My Soundtrack
January 2021
Music is very important to me and plays a large role in my life, so I decided to combine my two worlds and use predictive modeling in Python to analyze my music tastes and create a recommendation system based on my favorite tracks.
I curated a training data set by reading the audio features for all the songs in my Spotify library; I marked all of my favorite songs with a “1”, and the rest with a “0”. The test data set consisted of songs from three Spotify playlists that I regularly listen to. After exploring the data further, I decided to use a random forest model to output the likelihood for each track in the test data that I would add that track to my favorites.
Read about the full process in my blog.
Titanic Survival Predictions
December 2020
About a week ago, I took an online Python for Machine Learning course through General Assembly. Through that class, we were tasked with creating a set of predictions for the survival of passengers
aboard the Titanic. The original challenge was posted on Kaggle: we were given a training data set with the actual survival data of passengers, and a test set without survival data for which we had
to provide the predictions. This allowed me to use the supervised learning classification models K-Nearest Neighbors and Random Forest to output a set of predictions for data that I cleaned first.My model scored a 73% accuracy.

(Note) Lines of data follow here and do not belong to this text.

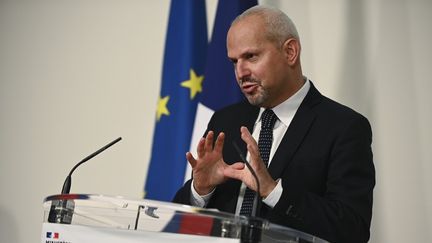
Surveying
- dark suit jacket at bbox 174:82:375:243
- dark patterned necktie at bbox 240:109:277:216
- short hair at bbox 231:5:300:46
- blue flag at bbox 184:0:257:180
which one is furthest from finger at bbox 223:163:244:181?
blue flag at bbox 184:0:257:180

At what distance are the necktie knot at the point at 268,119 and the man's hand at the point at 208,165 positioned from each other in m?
0.36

2016 Presidential Election Analysis
March 2018
The culmination of the Data Mining class I took at UCSB was an exploratory statistical analysis of the 2016 presidential election in the statistical programming language R.

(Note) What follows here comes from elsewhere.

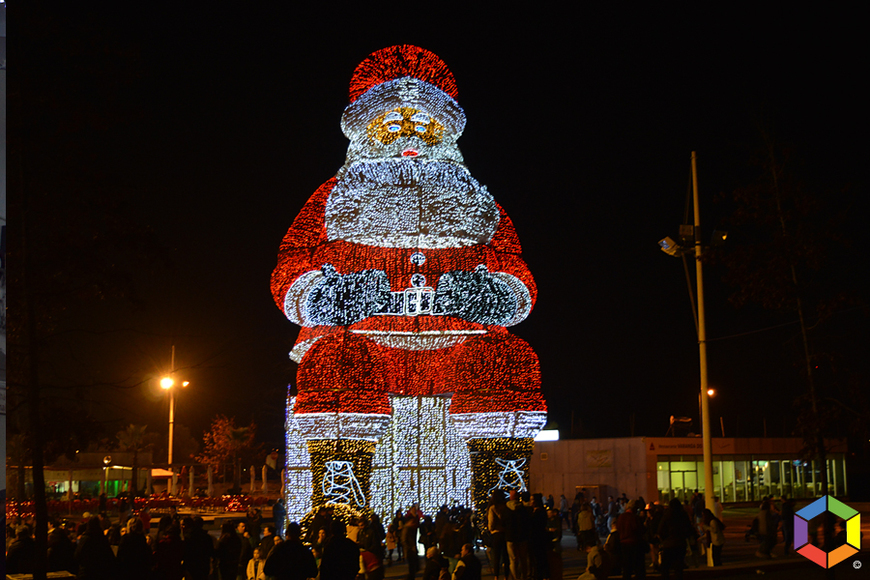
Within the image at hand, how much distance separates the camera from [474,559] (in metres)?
9.11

- Cleaned voting data by removing N/A values, sorting into federal/state/county levels, and ensuring consistency
- Plotted the voting data on a U.S. county map to visualize which counties voted for which candidate, in order to determine what to further investigate
- Inspected county voting outcomes on the basis of average poverty, to observe whether there was a significant difference in poverty levels between Trump and Clinton voters
- Ran PCA, random forest, and clustering to determine the most influential factors on 2016 voting results.